The story takes place in the 1930s. Not much was known about psychiatry or psychology in those days. California was a much smaller state, population-wise. The total population was around two-and-a-half million. It did not have a lot of facilities for caring for people like Lennie. He is mentally retarded. There is nothing a psychiatrist could do to improve his intelligence. California had one institution where people like Lennie ended up. That is where Lennie would have gone long before if George hadn't taken him under his wing. The institution was the California State Mental Hospital in Napa, founded in 1875. It was full of non-violent mentally challenged men like Lennie.

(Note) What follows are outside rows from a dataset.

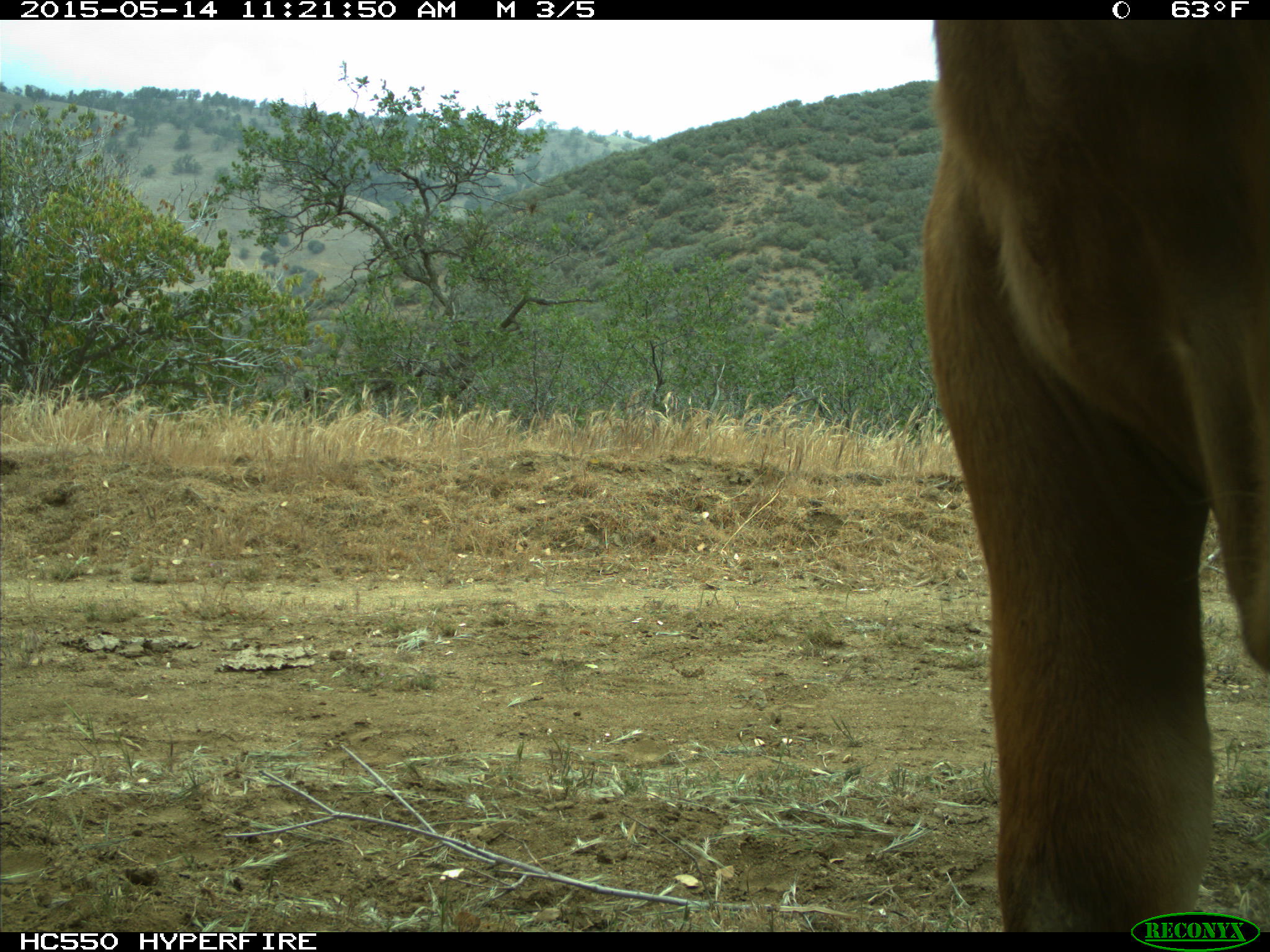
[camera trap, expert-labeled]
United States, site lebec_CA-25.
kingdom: Animalia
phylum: Chordata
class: Mammalia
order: Artiodactyla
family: Bovidae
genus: Bos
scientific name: Bos taurus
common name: domestic cow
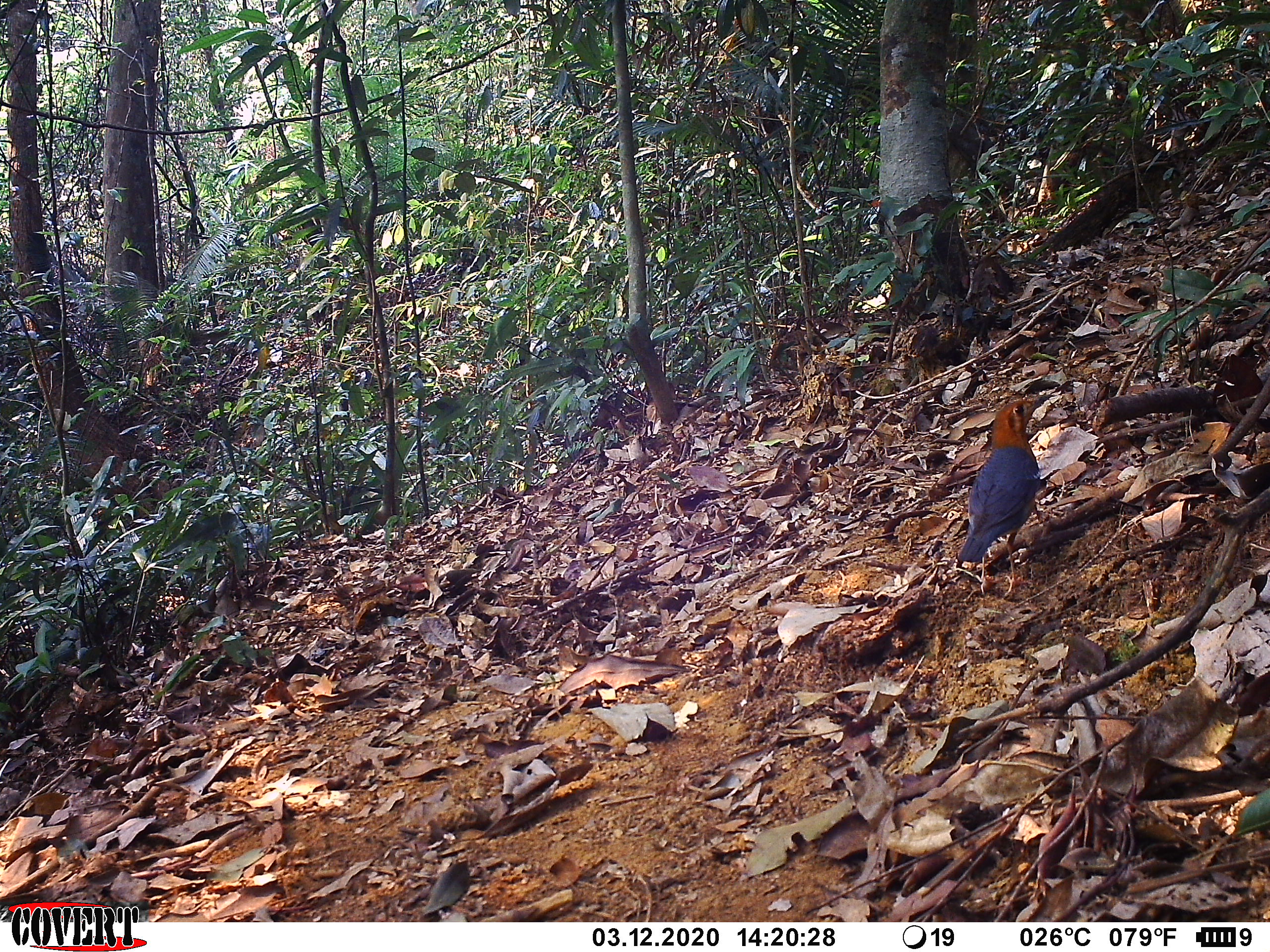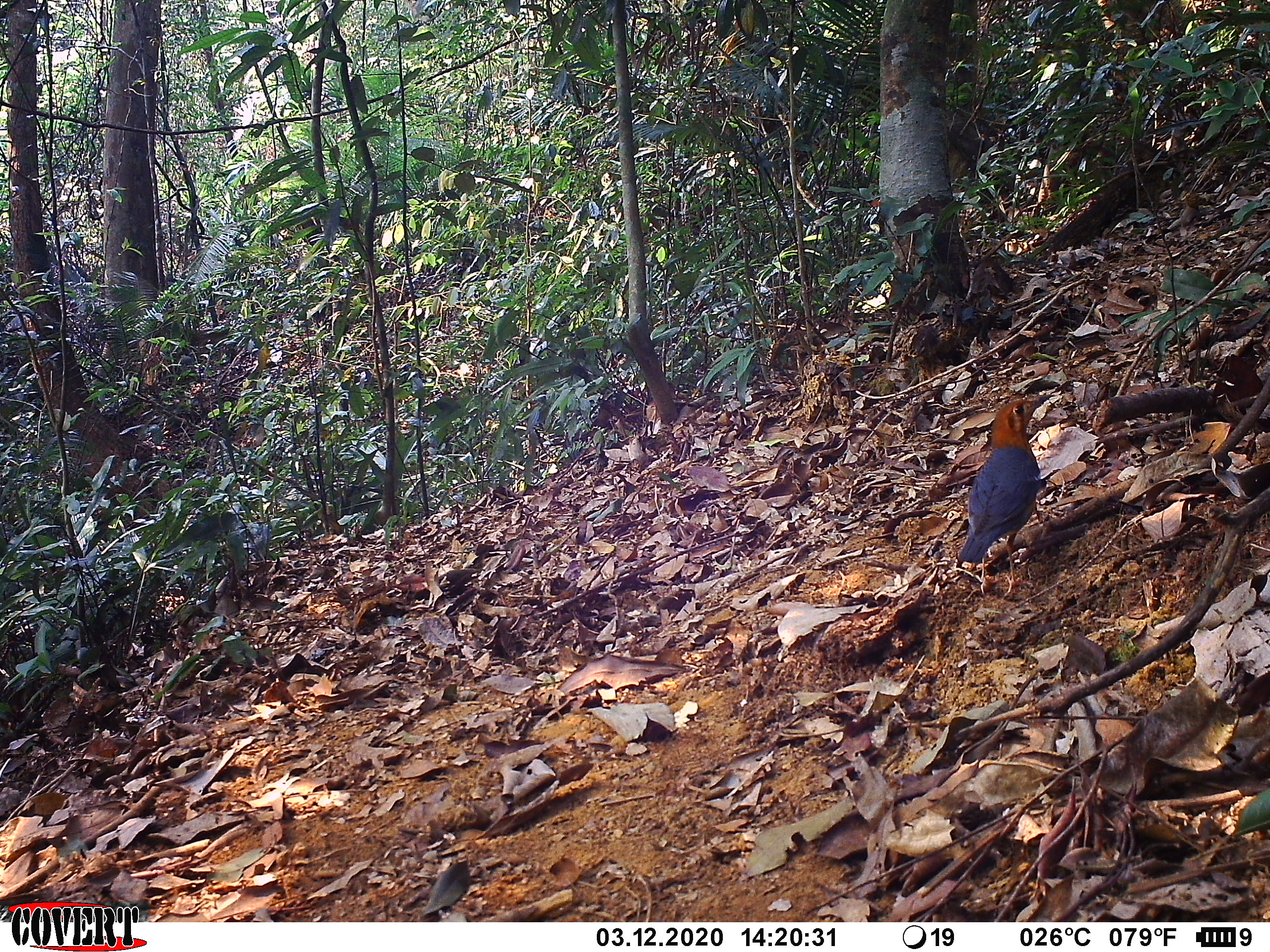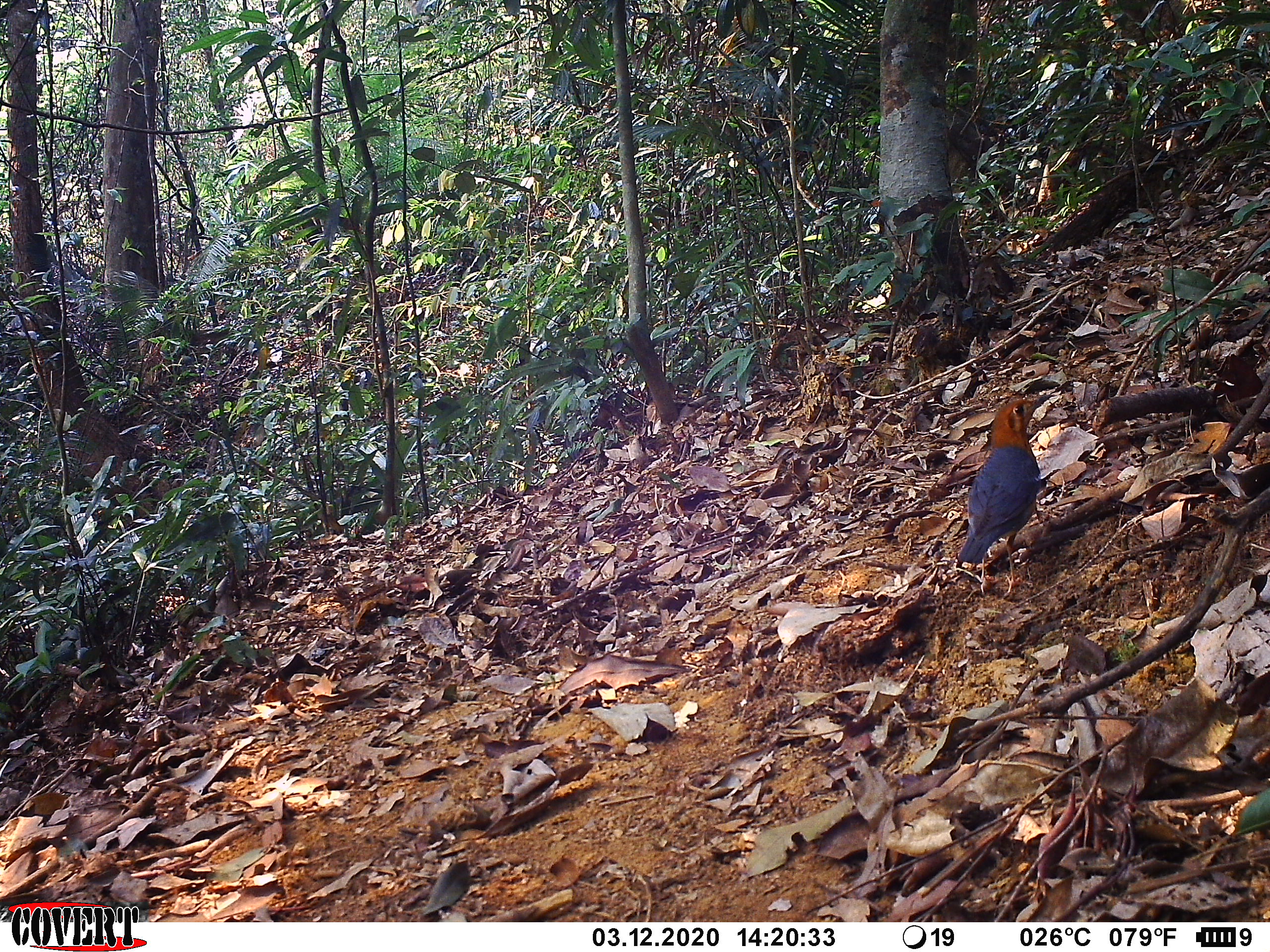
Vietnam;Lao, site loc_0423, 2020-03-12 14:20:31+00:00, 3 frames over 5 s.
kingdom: Animalia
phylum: Chordata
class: Aves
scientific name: Aves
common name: bird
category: unidentified bird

They were given jobs to do around the premises, and the state even rented them out as agricultural workers. If George had tried looking for help for Lennie, his friend might easily have been taken away from him and placed in the Napa State Hospital. George has no legal rights to care for Lennie or to make decisions for him. Lennie might have been better off if George had managed to get him committed to Napa, or if he had persuaded Lennie to commit himself. Lennie would have still been alive, and he might have been relatively happy in such an institution. It was not the kind of hell-hole that Crooks describes in one scene where he says:

"Want me ta tell ya what'll happen? They'll take ya to the booby hatch. They'll tie ya up with a collar, like a dog."

Homicidal maniacs may have been restrained with straitjackets and padded cells, but the majority of the inmates at Napa had plenty of freedom, comfortable beds, clean uniforms, and decent food. It was just an institution, but it was clean and well maintained. None of the mentally retarded inmates were ever cured because there was no way to cure them. They were just permanently institutionalized.